In 1935 he reviewed Hans Morgenthau's La Réalité des normes en particulier des normes du droit international: Fondements d’une théorie des normes (Paris: Alcan, 1934), saying "Let us simply admit our perplexity with regard to this volume. We are not sure to have understood what the author is trying to signify and demonstrate. Not only is the French deficient, but the clarity of language and of thought seem insufficient. ...But again, we undoubtedly have not understood anything and blush at our lack of perspicacity."
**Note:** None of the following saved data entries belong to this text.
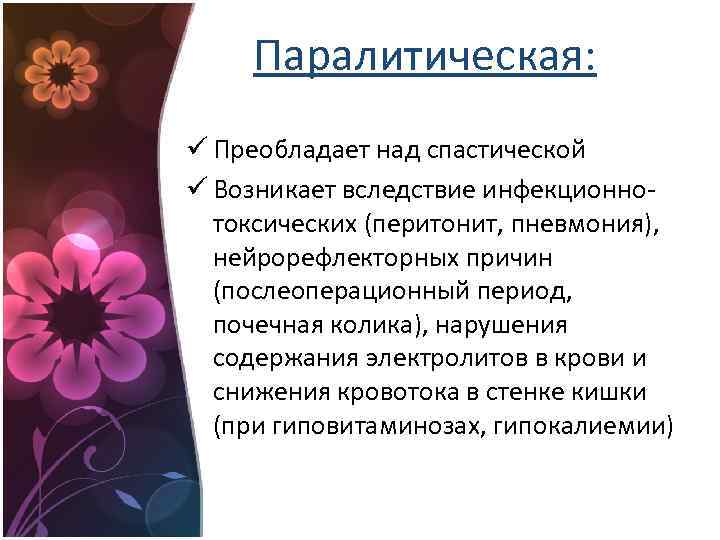 Паралитическая:

✓ Преобладает над спастической

✓ Возникает вследствие инфекционно-токсических (перитонит, пневмония), нейрорефлекторных причин (послеоперационный период, почечная колика), нарушения содержания электролитов в крови и снижения кровотока в стенке кишки (при гиповитаминозах, гипокалиемии)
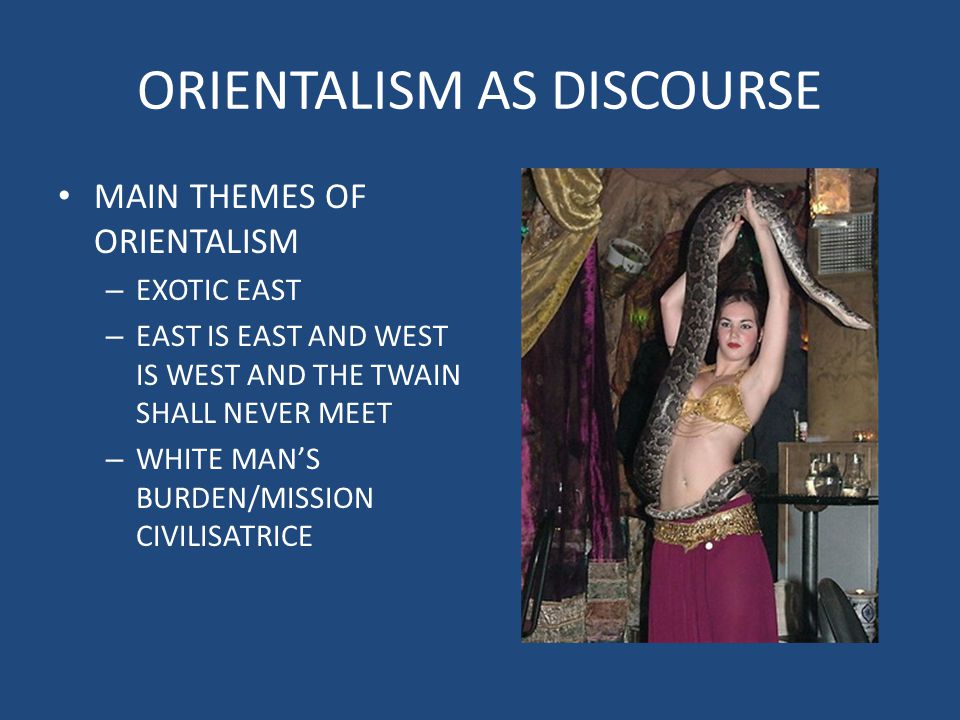 ORIENTALISM AS DISCOURSE

• MAIN THEMES OF ORIENTALISM
– EXOTIC EAST
– EAST IS EAST AND WEST IS WEST AND THE TWAIN SHALL NEVER MEET
– WHITE MAN'S BURDEN/MISSION CIVILISATRICE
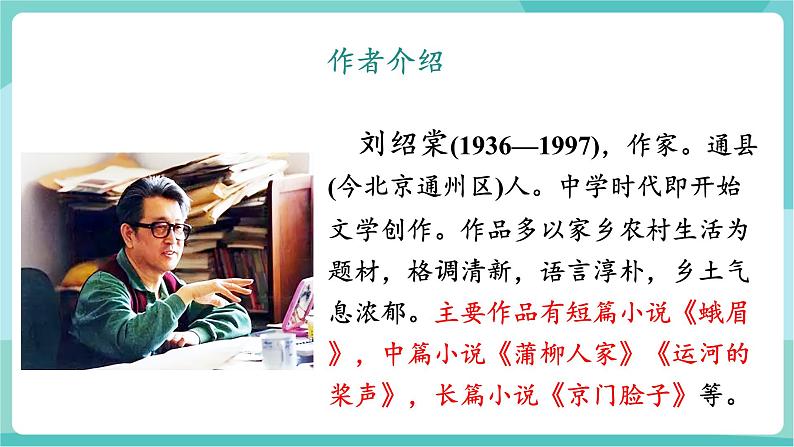 作者介绍

刘绍棠(1936—1997)，作家。通县(今北京通州区)人。中学时代即开始文学创作。作品多以家乡农村生活为题材，格调清新，语言淳朴，乡土气息浓郁。主要作品有短篇小说《蛾眉》，中篇小说《蒲柳人家》《运河的桨声》，长篇小说《京门脸子》等。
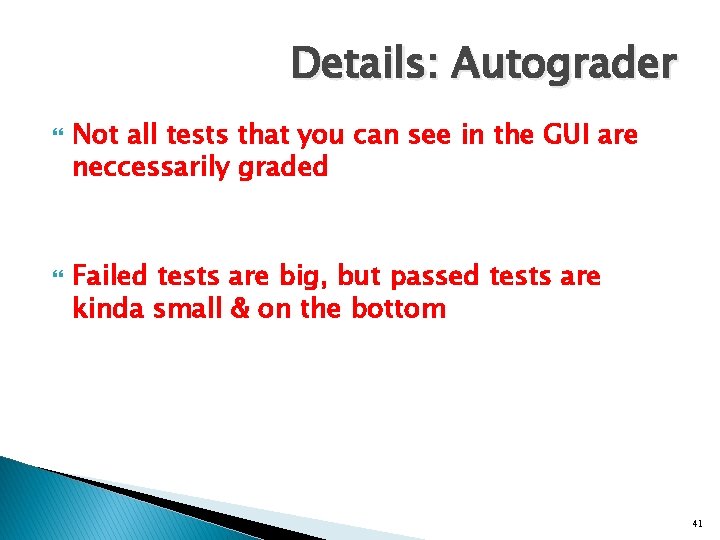 Details: Autograder

Not all tests that you can see in the GUI are neccessarily graded

Failed tests are big, but passed tests are kinda small & on the bottom

41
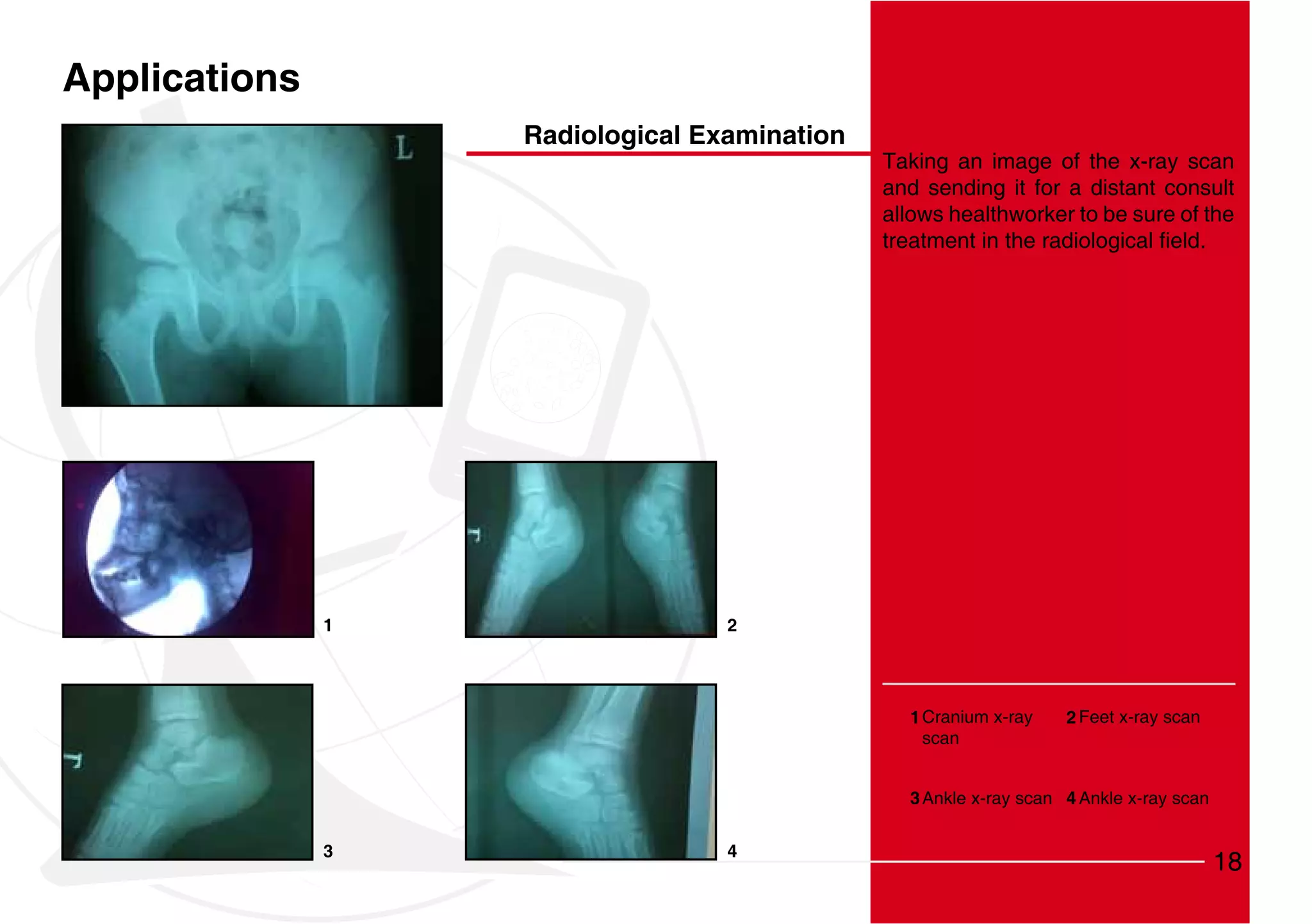 Applications

L

Radiological Examination

Taking an image of the x-ray scan and sending it for a distant consult allows healthworker to be sure of the treatment in the radiological field.

1

2

3

4

1 Cranium x-ray scan

2 Feet x-ray scan

3 Ankle x-ray scan

4 Ankle x-ray scan

18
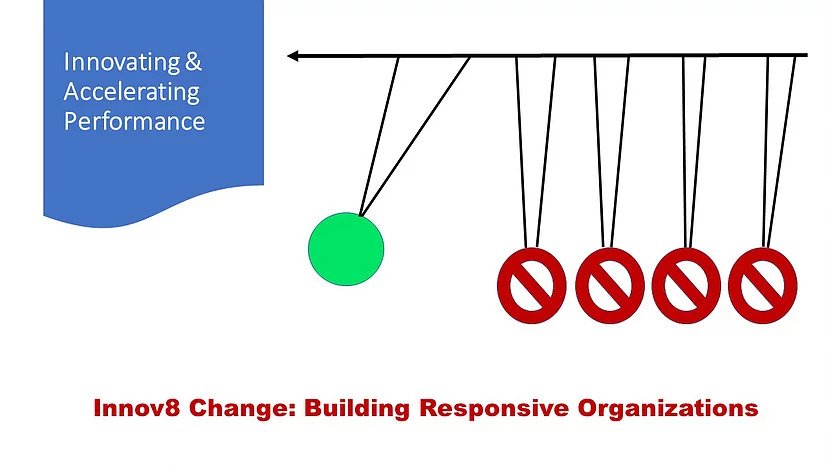 Innovating & Accelerating Performance

Innov8 Change: Building Responsive Organizations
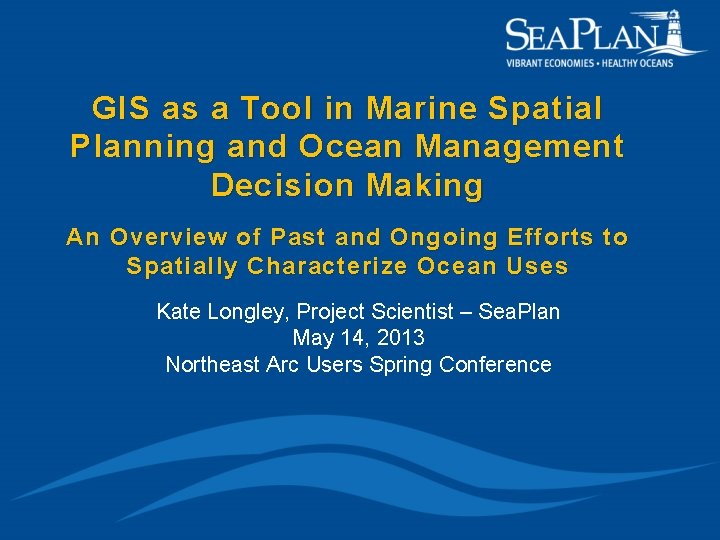 SEAPLAN
VIBRANT ECONOMIES • HEALTHY OCEANS

GIS as a Tool in Marine Spatial Planning and Ocean Management Decision Making

An Overview of Past and Ongoing Efforts to Spatially Characterize Ocean Uses

Kate Longley, Project Scientist – SeaPlan
May 14, 2013
Northeast Arc Users Spring Conference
Yves de La Brière died in San Miguel, Argentina, on 25 February 1941.

==Selected publications==

- Brière, Yves de La (1916). "Luttes de l'Église et luttes de la patrie"
- Brière, Yves de La (1918). "La Société des nations ? : essai historique et juridique"
- Brière, Yves de La (1929). "Comment concilier autorité et liberté"
- Brière, Yves de La (1930). "La conception du droit international chez les théologiens catholiques"
- Brière, Yves de La (1930). "La conception de la paix et de la guerre chez Saint Augustin"
- Brière, Yves de La (1932). "Église et paix"
- Brière, Yves de La (1932). "La communauté des puissances : d'une communauté inorganique à une communauté organique"
- Hubert, Robert (1935). "'La doctrine de la guerre juste de saint Augustin à nos jours"
- Brière, Yves de La (1937). "Les étapes de la tradition théologique concernant le droit de juste guerre : note d'histoire de doctrine"
- Brière, Yves de La (1937). "Les trois conditions thomistes de la juste guerre et le droit de gens d'aujourd'hui"
- Brière, Yves de La (1938). "Le droit de juste guerre: tradition théologique, adaptations contemporaines"
- Brière, Yves de La (1939). "Chiesa e Stato. Studi storici e giuridici per il decennale della conciliazione tra la Santa Sede e l'Italia".